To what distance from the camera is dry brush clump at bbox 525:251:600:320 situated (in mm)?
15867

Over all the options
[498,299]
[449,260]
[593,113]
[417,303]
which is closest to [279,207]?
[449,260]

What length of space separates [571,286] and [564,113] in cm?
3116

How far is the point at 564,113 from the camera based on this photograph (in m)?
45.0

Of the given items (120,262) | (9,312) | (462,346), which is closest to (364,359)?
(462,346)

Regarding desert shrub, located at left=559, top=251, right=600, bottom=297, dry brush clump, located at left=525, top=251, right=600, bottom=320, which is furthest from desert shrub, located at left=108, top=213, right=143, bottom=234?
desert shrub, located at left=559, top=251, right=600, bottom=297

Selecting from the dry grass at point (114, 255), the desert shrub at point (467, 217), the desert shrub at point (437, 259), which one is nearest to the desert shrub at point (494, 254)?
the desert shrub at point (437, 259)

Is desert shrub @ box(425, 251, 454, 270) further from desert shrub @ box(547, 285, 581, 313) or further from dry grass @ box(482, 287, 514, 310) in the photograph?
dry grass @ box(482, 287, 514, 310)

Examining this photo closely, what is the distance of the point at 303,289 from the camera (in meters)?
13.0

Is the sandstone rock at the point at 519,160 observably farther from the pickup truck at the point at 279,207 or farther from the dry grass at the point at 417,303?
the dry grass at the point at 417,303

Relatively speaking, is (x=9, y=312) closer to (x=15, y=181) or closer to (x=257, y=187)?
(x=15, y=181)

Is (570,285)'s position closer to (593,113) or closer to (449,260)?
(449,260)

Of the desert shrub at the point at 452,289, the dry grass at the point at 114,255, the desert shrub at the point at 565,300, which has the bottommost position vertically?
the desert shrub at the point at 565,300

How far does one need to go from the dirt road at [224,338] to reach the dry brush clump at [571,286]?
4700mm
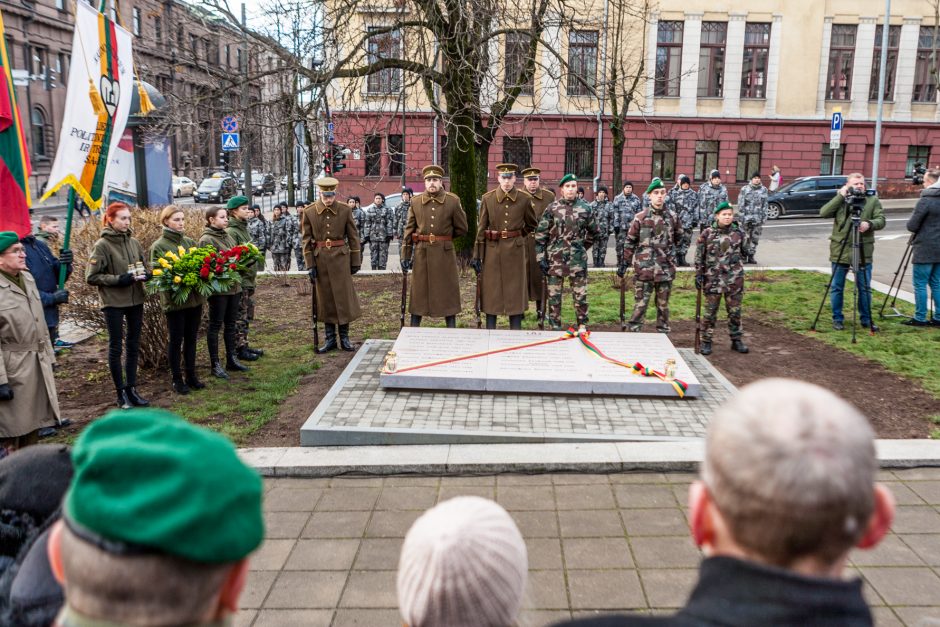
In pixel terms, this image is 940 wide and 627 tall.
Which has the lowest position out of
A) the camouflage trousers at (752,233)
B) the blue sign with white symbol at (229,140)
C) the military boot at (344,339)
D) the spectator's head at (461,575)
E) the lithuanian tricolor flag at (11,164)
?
the military boot at (344,339)

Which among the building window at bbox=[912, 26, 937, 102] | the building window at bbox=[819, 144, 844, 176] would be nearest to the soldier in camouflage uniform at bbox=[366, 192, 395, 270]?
the building window at bbox=[819, 144, 844, 176]

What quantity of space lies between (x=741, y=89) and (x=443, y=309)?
29.7m

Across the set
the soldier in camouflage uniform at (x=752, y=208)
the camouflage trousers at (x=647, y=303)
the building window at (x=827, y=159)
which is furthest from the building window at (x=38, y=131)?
the camouflage trousers at (x=647, y=303)

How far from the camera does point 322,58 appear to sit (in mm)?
13523

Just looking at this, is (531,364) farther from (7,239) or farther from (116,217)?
(7,239)

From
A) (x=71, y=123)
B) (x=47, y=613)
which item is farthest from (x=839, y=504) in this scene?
(x=71, y=123)

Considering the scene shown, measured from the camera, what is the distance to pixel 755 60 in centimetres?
3444

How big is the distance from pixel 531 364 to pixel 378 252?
10.6 metres

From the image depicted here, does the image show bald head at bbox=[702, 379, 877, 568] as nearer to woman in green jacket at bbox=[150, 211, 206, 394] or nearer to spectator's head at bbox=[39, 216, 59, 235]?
woman in green jacket at bbox=[150, 211, 206, 394]

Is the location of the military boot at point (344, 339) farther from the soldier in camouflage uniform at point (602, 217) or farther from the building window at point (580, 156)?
the building window at point (580, 156)

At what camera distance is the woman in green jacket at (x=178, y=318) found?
7.89 m

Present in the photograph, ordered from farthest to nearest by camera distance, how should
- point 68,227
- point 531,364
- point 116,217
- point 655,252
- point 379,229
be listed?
point 379,229
point 655,252
point 531,364
point 116,217
point 68,227

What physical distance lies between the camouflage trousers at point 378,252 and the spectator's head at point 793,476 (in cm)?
1647

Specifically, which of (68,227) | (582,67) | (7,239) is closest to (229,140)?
(582,67)
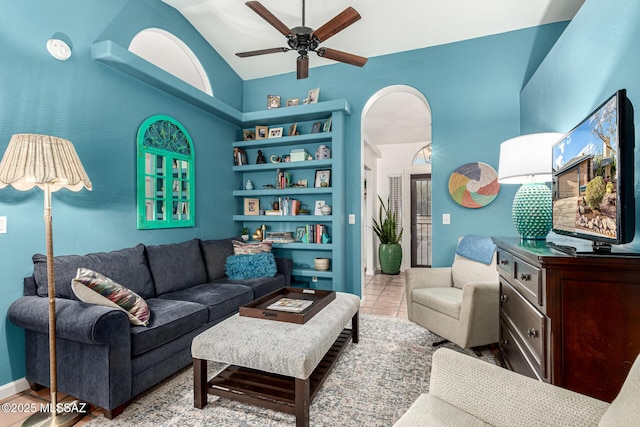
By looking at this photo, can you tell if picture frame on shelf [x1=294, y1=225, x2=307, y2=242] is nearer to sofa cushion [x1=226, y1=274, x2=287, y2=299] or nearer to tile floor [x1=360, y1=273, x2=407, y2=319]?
sofa cushion [x1=226, y1=274, x2=287, y2=299]

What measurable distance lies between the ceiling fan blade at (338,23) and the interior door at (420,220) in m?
4.27

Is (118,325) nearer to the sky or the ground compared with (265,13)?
nearer to the ground

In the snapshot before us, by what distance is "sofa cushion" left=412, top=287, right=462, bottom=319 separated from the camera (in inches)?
92.0

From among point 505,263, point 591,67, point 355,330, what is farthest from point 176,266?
point 591,67

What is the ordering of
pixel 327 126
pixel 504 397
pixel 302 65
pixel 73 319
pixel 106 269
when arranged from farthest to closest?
pixel 327 126 < pixel 302 65 < pixel 106 269 < pixel 73 319 < pixel 504 397

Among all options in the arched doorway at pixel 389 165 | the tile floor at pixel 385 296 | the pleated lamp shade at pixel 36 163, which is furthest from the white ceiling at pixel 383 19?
the tile floor at pixel 385 296

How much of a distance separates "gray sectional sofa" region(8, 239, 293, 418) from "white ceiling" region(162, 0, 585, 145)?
259 cm

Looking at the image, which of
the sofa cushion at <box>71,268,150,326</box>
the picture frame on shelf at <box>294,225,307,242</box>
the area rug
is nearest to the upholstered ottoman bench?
the area rug

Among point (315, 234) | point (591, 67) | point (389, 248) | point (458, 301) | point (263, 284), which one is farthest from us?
point (389, 248)

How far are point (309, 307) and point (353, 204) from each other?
2006 mm

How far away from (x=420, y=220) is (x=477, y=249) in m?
3.54

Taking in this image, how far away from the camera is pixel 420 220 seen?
6.25 metres

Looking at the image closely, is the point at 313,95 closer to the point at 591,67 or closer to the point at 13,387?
the point at 591,67

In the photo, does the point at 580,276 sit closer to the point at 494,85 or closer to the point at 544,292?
the point at 544,292
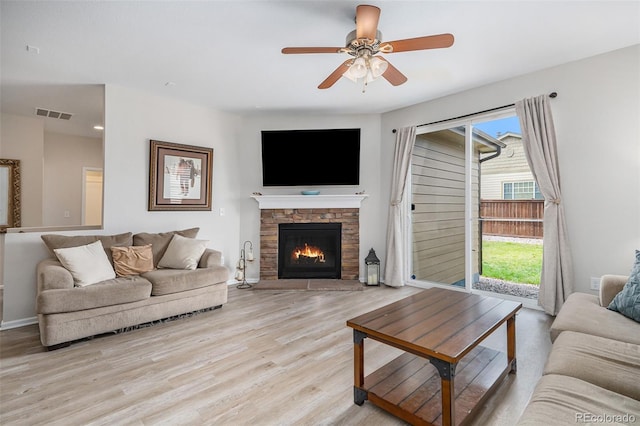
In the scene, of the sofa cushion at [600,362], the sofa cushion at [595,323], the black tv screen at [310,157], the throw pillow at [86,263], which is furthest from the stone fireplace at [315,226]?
the sofa cushion at [600,362]

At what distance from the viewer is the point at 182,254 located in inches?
142

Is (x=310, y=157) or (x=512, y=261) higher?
(x=310, y=157)

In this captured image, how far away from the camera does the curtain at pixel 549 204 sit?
3111mm

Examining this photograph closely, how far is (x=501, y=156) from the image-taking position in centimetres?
377

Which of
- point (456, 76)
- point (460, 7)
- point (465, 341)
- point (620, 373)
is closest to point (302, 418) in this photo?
point (465, 341)

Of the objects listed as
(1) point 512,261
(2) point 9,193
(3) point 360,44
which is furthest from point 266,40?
(2) point 9,193

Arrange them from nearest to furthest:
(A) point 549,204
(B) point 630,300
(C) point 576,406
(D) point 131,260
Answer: (C) point 576,406 → (B) point 630,300 → (A) point 549,204 → (D) point 131,260

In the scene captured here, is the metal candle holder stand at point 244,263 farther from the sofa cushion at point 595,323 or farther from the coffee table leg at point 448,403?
the sofa cushion at point 595,323

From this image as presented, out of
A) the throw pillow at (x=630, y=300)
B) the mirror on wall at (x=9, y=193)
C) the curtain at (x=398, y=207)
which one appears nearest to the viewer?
the throw pillow at (x=630, y=300)

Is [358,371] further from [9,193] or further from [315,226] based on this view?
[9,193]

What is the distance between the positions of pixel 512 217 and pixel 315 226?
2.77 metres

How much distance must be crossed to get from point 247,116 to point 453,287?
4212 millimetres

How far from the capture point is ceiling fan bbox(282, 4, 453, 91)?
2.03 meters

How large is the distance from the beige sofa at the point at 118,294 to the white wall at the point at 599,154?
4012 mm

+++++

AIM OF THE TASK →
Reproduce every row above word for word, leaving the pictures out.

EXPECTED ANSWER →
To what distance from the camera is dry brush clump at bbox 525:251:600:320 situated (in mm)?
15867

Over all the options
[498,299]
[449,260]
[593,113]
[417,303]
which is closest to [279,207]?
[449,260]

What length of space separates [571,286] and [564,113] in cm?
3116

How far is the point at 564,113 from the camera based on this photograph (in m)?
45.0

Of the given items (120,262) | (9,312) | (462,346), which is closest to (364,359)?
(462,346)

Regarding desert shrub, located at left=559, top=251, right=600, bottom=297, dry brush clump, located at left=525, top=251, right=600, bottom=320, which is furthest from desert shrub, located at left=108, top=213, right=143, bottom=234?
desert shrub, located at left=559, top=251, right=600, bottom=297

Selecting from the dry grass at point (114, 255), the desert shrub at point (467, 217), the desert shrub at point (437, 259), which one is nearest to the desert shrub at point (494, 254)?
the desert shrub at point (437, 259)

Is desert shrub @ box(425, 251, 454, 270) further from desert shrub @ box(547, 285, 581, 313) or further from dry grass @ box(482, 287, 514, 310) in the photograph?
dry grass @ box(482, 287, 514, 310)

Examining this photo closely, what is the distance of the point at 303,289 from the camera (in meters)?
13.0

Is the sandstone rock at the point at 519,160 observably farther from the pickup truck at the point at 279,207 or farther from the dry grass at the point at 417,303?
the dry grass at the point at 417,303

Relatively speaking, is (x=9, y=312) closer to (x=15, y=181) or closer to (x=257, y=187)?
(x=15, y=181)

Is (570,285)'s position closer to (593,113) or closer to (449,260)?
(449,260)

Of the desert shrub at the point at 452,289, the dry grass at the point at 114,255, the desert shrub at the point at 565,300, which has the bottommost position vertically?
the desert shrub at the point at 565,300

How far does one need to go from the dirt road at [224,338] to reach the dry brush clump at [571,286]?
4700mm
In pixel terms, this image is 940 wide and 627 tall.
Which has the lowest position out of
A) the camouflage trousers at (752,233)
B) the blue sign with white symbol at (229,140)
C) the military boot at (344,339)
D) the spectator's head at (461,575)
E) the lithuanian tricolor flag at (11,164)
?
the military boot at (344,339)

Which among the building window at bbox=[912, 26, 937, 102] | the building window at bbox=[819, 144, 844, 176] would be nearest to the soldier in camouflage uniform at bbox=[366, 192, 395, 270]?
the building window at bbox=[819, 144, 844, 176]

What quantity of space lies between (x=741, y=89) and (x=443, y=309)?
29.7m

Across the set
the soldier in camouflage uniform at (x=752, y=208)
the camouflage trousers at (x=647, y=303)
the building window at (x=827, y=159)
which is furthest from the building window at (x=38, y=131)?
the camouflage trousers at (x=647, y=303)

How far from the camera does point 322,58 appear to sit (in mm)?
13523

Just looking at this, is (531,364) farther from (7,239) or farther from (116,217)?
(7,239)

From
A) (x=71, y=123)
B) (x=47, y=613)
which item is farthest from (x=839, y=504) in this scene?
(x=71, y=123)

Considering the scene shown, measured from the camera, what is the distance to pixel 755 60 in centimetres?
3444

How big is the distance from pixel 531 364 to pixel 378 252?
10.6 metres

From the image depicted here, does the image show bald head at bbox=[702, 379, 877, 568] as nearer to woman in green jacket at bbox=[150, 211, 206, 394] or nearer to spectator's head at bbox=[39, 216, 59, 235]?
woman in green jacket at bbox=[150, 211, 206, 394]

Is the location of the military boot at point (344, 339) farther from the soldier in camouflage uniform at point (602, 217) or farther from the building window at point (580, 156)?
the building window at point (580, 156)

At what camera distance is the woman in green jacket at (x=178, y=318) found?
7.89 m

Present in the photograph, ordered from farthest to nearest by camera distance, how should
- point 68,227
- point 531,364
- point 116,217
- point 655,252
- point 379,229
be listed?
point 379,229
point 655,252
point 531,364
point 116,217
point 68,227

What physical distance lies between the camouflage trousers at point 378,252 and the spectator's head at point 793,476 (in cm)?
1647

Specifically, which of (68,227) | (582,67) | (7,239) is closest to (229,140)?
(582,67)
By looking at this photo, can you tell if picture frame on shelf [x1=294, y1=225, x2=307, y2=242] is nearer to sofa cushion [x1=226, y1=274, x2=287, y2=299] or nearer to tile floor [x1=360, y1=273, x2=407, y2=319]?
sofa cushion [x1=226, y1=274, x2=287, y2=299]

What measurable distance lies between the ceiling fan blade at (338,23) and the interior door at (420,220) in m?
4.27

Is (118,325) nearer to the sky or the ground compared with (265,13)?
nearer to the ground

In the snapshot before us, by what distance is "sofa cushion" left=412, top=287, right=462, bottom=319 separated from the camera (in inches)?
92.0

From among point 505,263, point 591,67, point 355,330, what is farthest from point 176,266?
point 591,67

What is the ordering of
pixel 327 126
pixel 504 397
pixel 302 65
pixel 73 319
pixel 106 269
when arranged from farthest to closest?
pixel 327 126 < pixel 302 65 < pixel 106 269 < pixel 73 319 < pixel 504 397

Among all options in the arched doorway at pixel 389 165 | the tile floor at pixel 385 296 | the pleated lamp shade at pixel 36 163, which is furthest from the white ceiling at pixel 383 19?
the tile floor at pixel 385 296

How much of a distance separates "gray sectional sofa" region(8, 239, 293, 418) from "white ceiling" region(162, 0, 585, 145)?
259 cm

Looking at the image, which of
the sofa cushion at <box>71,268,150,326</box>
the picture frame on shelf at <box>294,225,307,242</box>
the area rug
is nearest to the upholstered ottoman bench?
the area rug

Among point (315, 234) | point (591, 67) | point (389, 248) | point (458, 301) | point (263, 284), which one is farthest from us?
point (389, 248)

How far are point (309, 307) and point (353, 204) from each other?
2006 mm

How far away from (x=420, y=220) is (x=477, y=249) in m?
3.54

Taking in this image, how far away from the camera is pixel 420 220 seen?
6.25 metres

Looking at the image closely, is the point at 313,95 closer to the point at 591,67 or closer to the point at 13,387?
the point at 591,67

In the photo, does the point at 580,276 sit closer to the point at 494,85 or closer to the point at 544,292?
the point at 544,292
In the scene, of the sofa cushion at [600,362], the sofa cushion at [595,323], the black tv screen at [310,157], the throw pillow at [86,263], which is furthest from the stone fireplace at [315,226]?
the sofa cushion at [600,362]

At what distance from the viewer is the point at 182,254 located in inches?
142

Is (x=310, y=157) or (x=512, y=261) higher?
(x=310, y=157)

In this captured image, how far away from the camera does the curtain at pixel 549 204 sit?
3111mm

Examining this photograph closely, how far is (x=501, y=156) from the image-taking position in centimetres?
377

Which of
- point (456, 76)
- point (460, 7)
- point (465, 341)
- point (620, 373)
is closest to point (302, 418) in this photo?
point (465, 341)

Of the objects listed as
(1) point 512,261
(2) point 9,193
(3) point 360,44
which is furthest from point 266,40?
(2) point 9,193

Arrange them from nearest to furthest:
(A) point 549,204
(B) point 630,300
(C) point 576,406
(D) point 131,260
Answer: (C) point 576,406 → (B) point 630,300 → (A) point 549,204 → (D) point 131,260

In the scene captured here, is the metal candle holder stand at point 244,263 farther from the sofa cushion at point 595,323 or farther from the coffee table leg at point 448,403?
the sofa cushion at point 595,323

From this image as presented, out of
A) the throw pillow at (x=630, y=300)
B) the mirror on wall at (x=9, y=193)
C) the curtain at (x=398, y=207)
which one appears nearest to the viewer?
the throw pillow at (x=630, y=300)

Is [358,371] further from [9,193] or further from [315,226] based on this view?
[9,193]

What is the distance between the positions of pixel 512 217 and pixel 315 226?
2.77 metres

How much distance must be crossed to get from point 247,116 to point 453,287?
4212 millimetres

How far from the capture point is ceiling fan bbox(282, 4, 453, 91)?
2.03 meters

How large is the distance from the beige sofa at the point at 118,294 to the white wall at the point at 599,154?
4012 mm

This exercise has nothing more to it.